Phifer Pavitt, Napa Valley Cabernet Sauvignon “Date Night” 2007 ($75): Wine names can be misleading. I had a bottle of this Cabernet kicking around for a few months and maybe would never have gotten around to tasting it, had my husband (a.k.a. house sommelier) not presented it to me blind. My issue had been the name, “Date Night.” Another “lifestyle” brand, I thought, remnants of “Little Black Dress,” “White Lie” and similar female-directed names stuck uncomfortably in my mental craw. But in fact this is a serious wine. And seriously commendable.
I had just finished a blind tasting of six Merlots and Cabernets from Napa Valley and Columbia Valley in Washington State. I found those wines almost indistinguishable: here a softer wine, there more oak on the finish, here $40, there $75, but a wine drinker could be happy (or not) with any of them. Frustrated and ready to postpone the quest for a commendable red to another day, I agreed to try this wine, also blind. I encountered liveliness of aroma, freshness of flavor, and — for lack of a more orthodox word — more energy than the other wines. It was so different that I considered whether it might be French or Italian, with the reservation that it’s immediacy of appeal in the mouth was more characteristic of the New World. I thought: I want to drink this.
Suzanne Phifer Pavitt and her husband Shane Pavitt initiated their dream of having a small winery in Napa Valley a decade ago, and last year opened the winery itself, which is located in Calistoga. The grapes come from Pope Valley, in the eastern part of the county, on the other side of Howell Mountain from Calistoga. (Pope Valley is not one of the 14 sub-AVAs of the Napa Valley AVA, and the wine thus uses the straight “Napa Valley” appellation.) The couple decided to call the wine “Date Night” because it was over several years of date nights that they nurtured their dream for the winery.
This 2007 is the third vintage of Date Night Cabernet Sauvignon. It is the product of a largely hands-off winemaking regime on the part of winemaker Ted Osborne, who ferments the grapes via ambient yeasts and allows the malolactic conversion to occur via ambient bacteria when the wine is in barrels. The grapes cold-soak before fermentation and the wine spends three weeks in contact with the grape skins before going into barrels. The wine contains 3 percent Petite Verdot.
Here’s what to expect from this wine: The aroma is vibrant, expressing fresh red and black berries, a bit of mocha, an ink-like minerality, and tingling spiciness. In your mouth the wine is dry — no “sweetness of fruit and alcohol but technically dry,” as my tasting notes so often read these days.
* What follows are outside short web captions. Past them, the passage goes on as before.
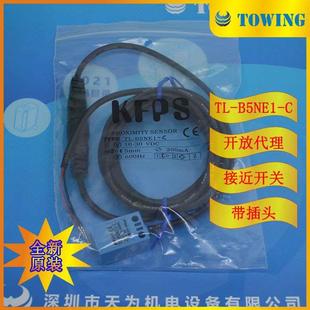 B5NE1 台湾KFPS开放接近开关TL 华南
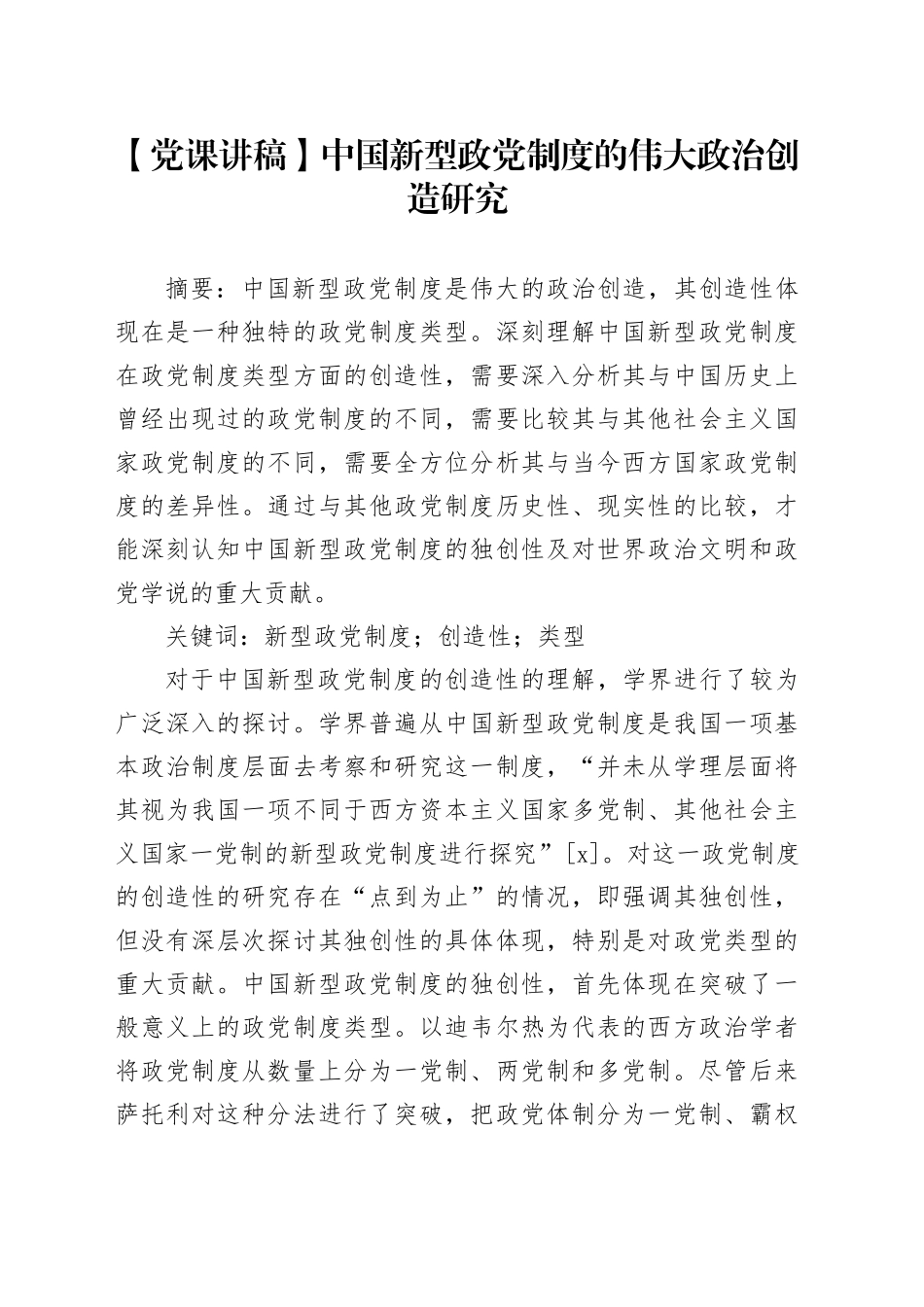 中国新型政党制度的伟大政治创造研究_第1页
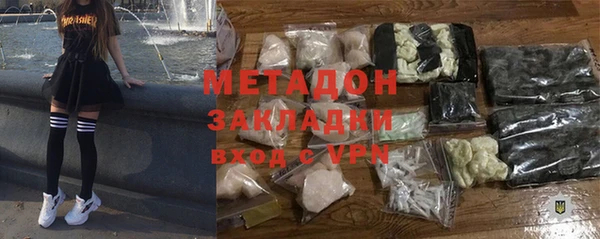 дживик Киренск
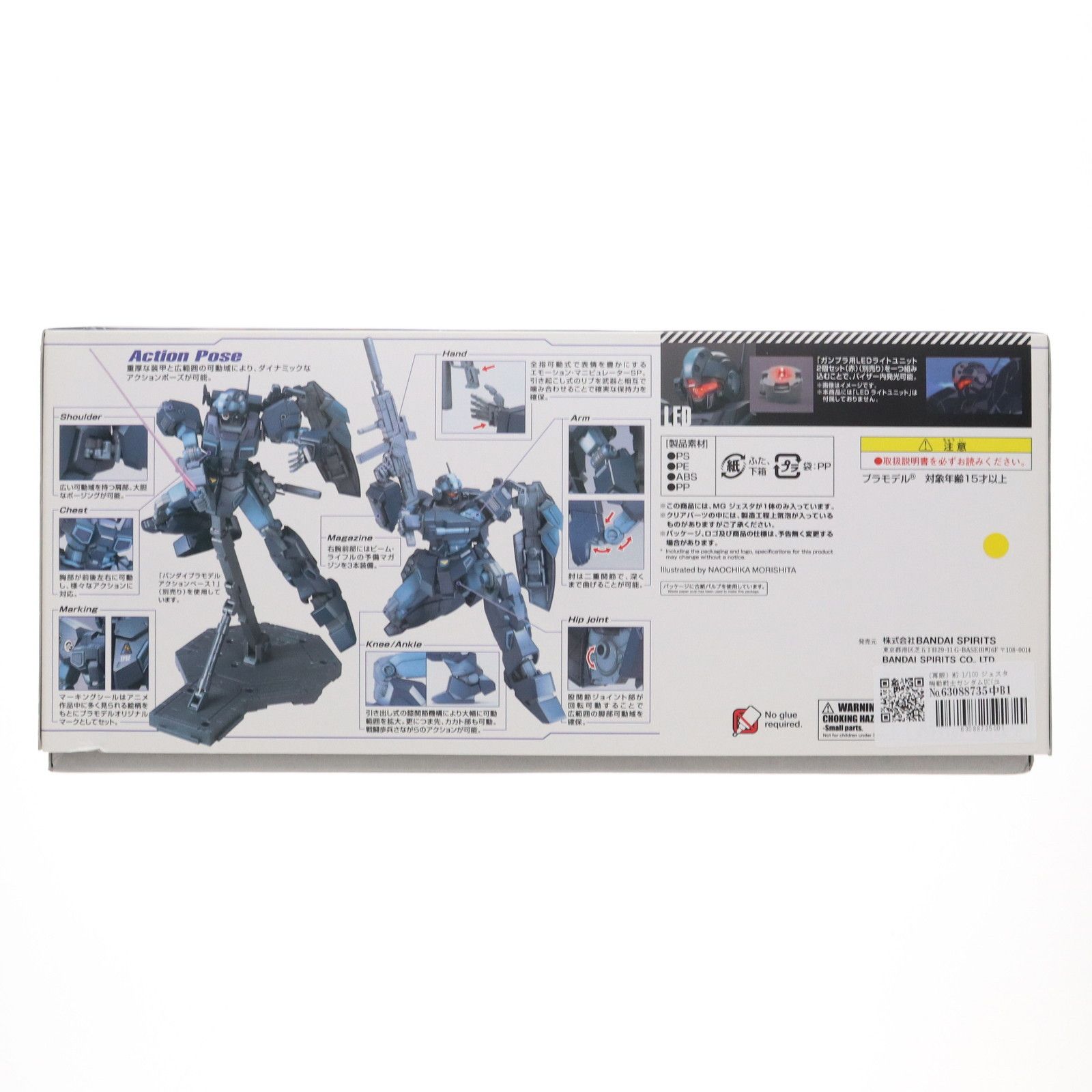 再販) MG 1/100 ジェスタ 機動戦士ガンダムUC(ユニコーン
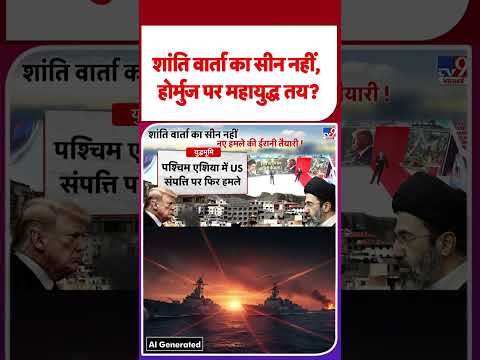 Iran US War Update: शांति वार्ता का सीन नहीं, होर्मुज पर महायुद्ध तय? - TV9 | #shorts | #ytshorts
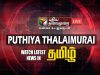 PuthiyaThalaimurai-Live-News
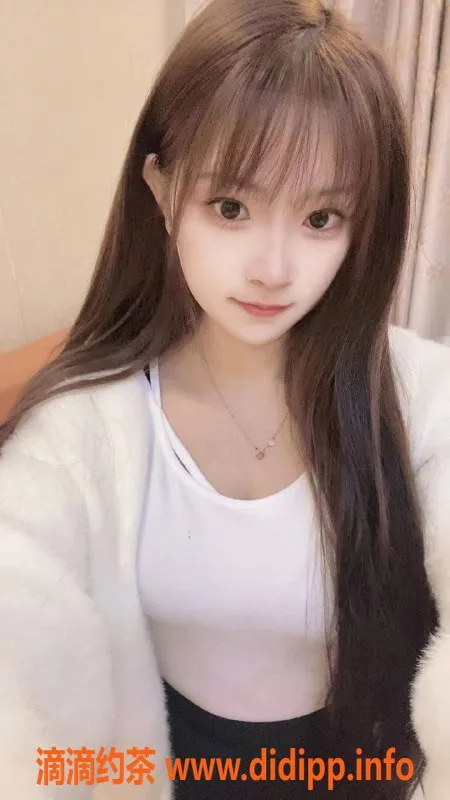 上海楼凤-闵行可可，15张内超值11p优惠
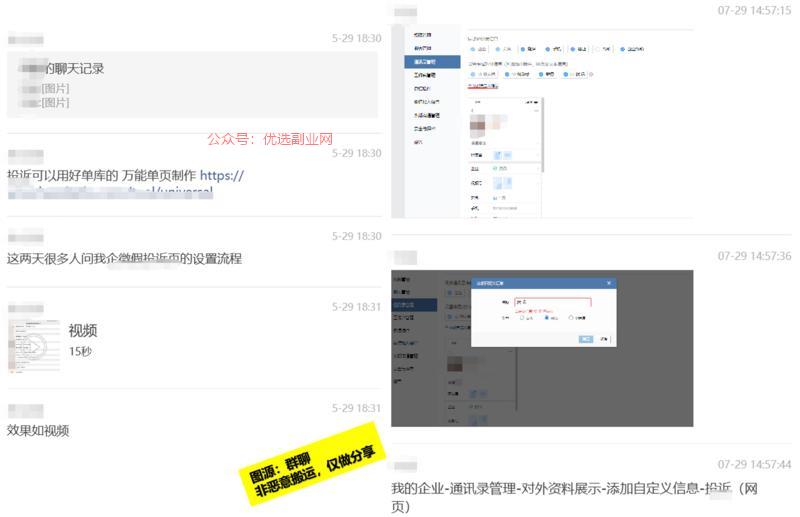 企V主动防刮风小妙招打…#情报-搞钱情报论坛-网创交流-优选副业网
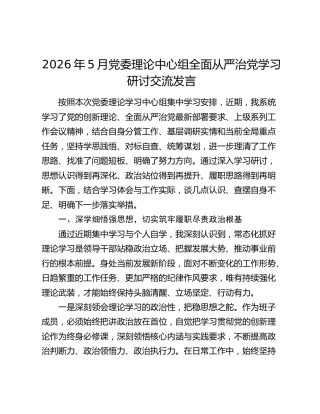 中心组全面从严治党学习研讨交流发言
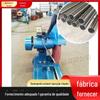 Máquina de corte de perfil metálico trifásica Máquina de corte de tubo circular de aço inoxidável Lâmina de serra circular Máquina de serrar material para janela de aço
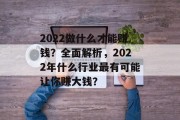 2022做什么才能赚钱?全面解析,2022年什么行业最有可能让你赚大钱? 2022做什么才能赚钱?全面解析,2022年什么行业最有可能让你赚大钱?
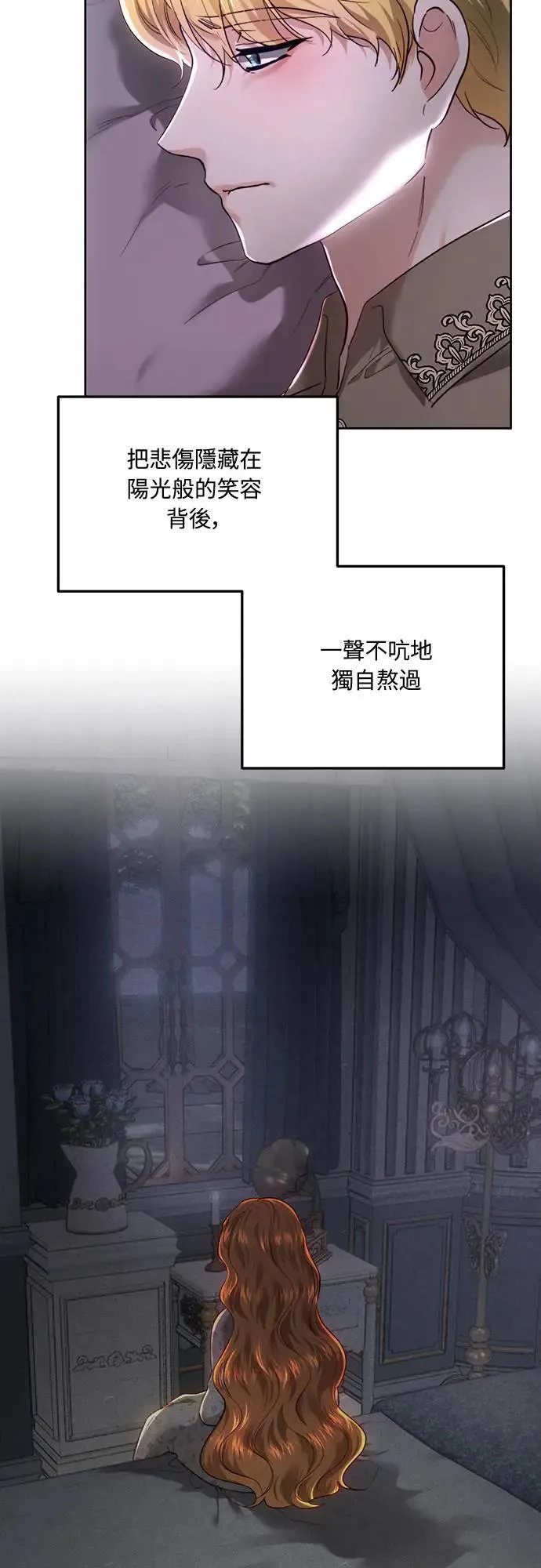 第97话 第8页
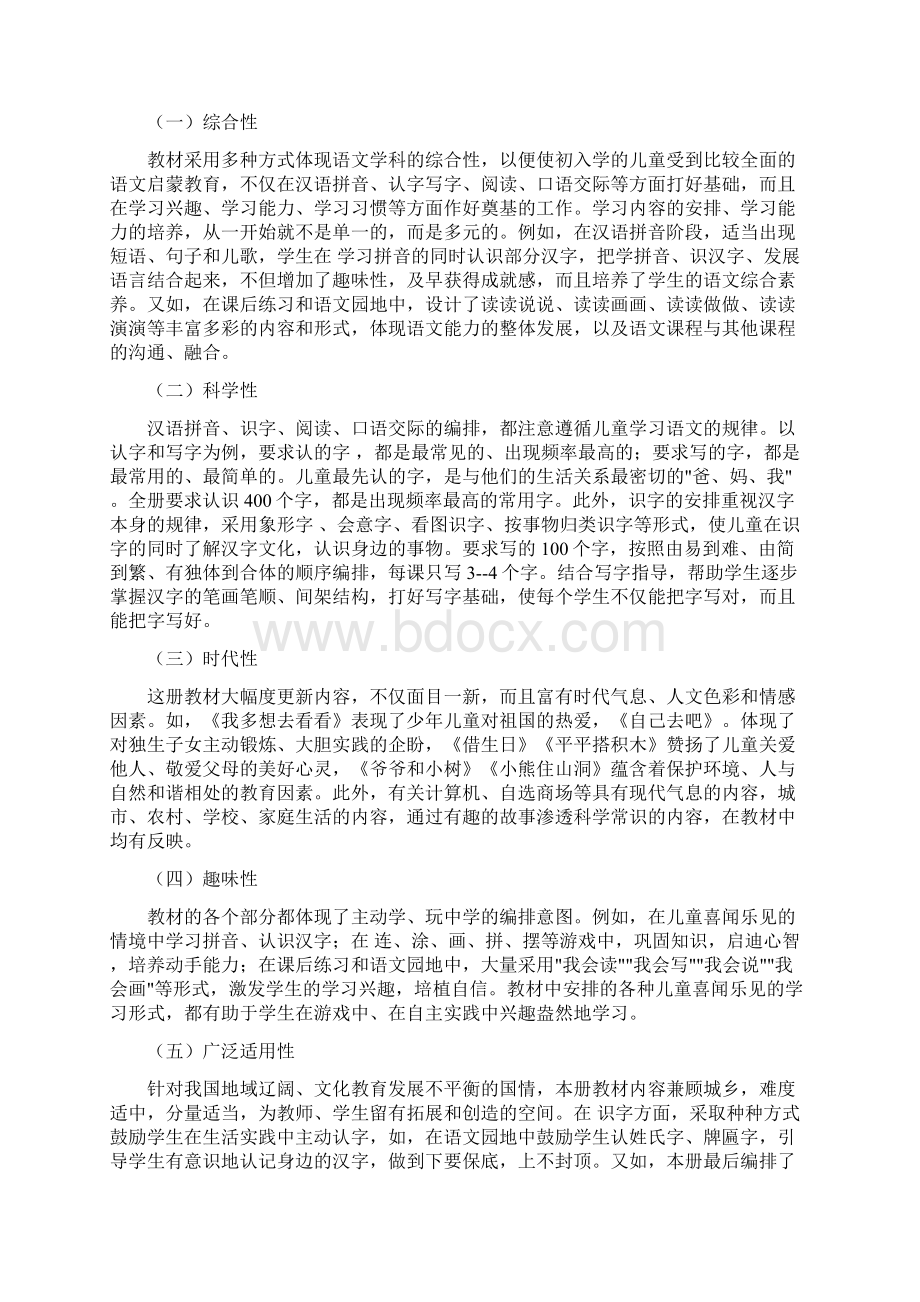 完整打印版新课标人教版小学一年级上册语文全册教案2文档格式.docx_第2页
Despite being dry, it is not austere, because it has immediate flavors of ripe, fresh dark berries and a soft texture that caresses your tongue. As with most New World wines, the wine’s impact tails off towards the rear of your mouth, but here it doesn’t die short, and you are left with a lingering impression of dark berry fruit, concentrated stuff-of-the grapes, and a tangy mineral note. Such is the balance in this wine that I find the 14.8% alcohol declaration surprising: it seems less.
I would not hesitate to drink this wine now, but it can surely age for five-plus years, probably losing some of that energy that I love now, but gaining even more complexity. Choose a fairly large Bordeaux-style glass and drink the wine with grilled sausages, grilled poultry, or other moderately-flavorful dishes.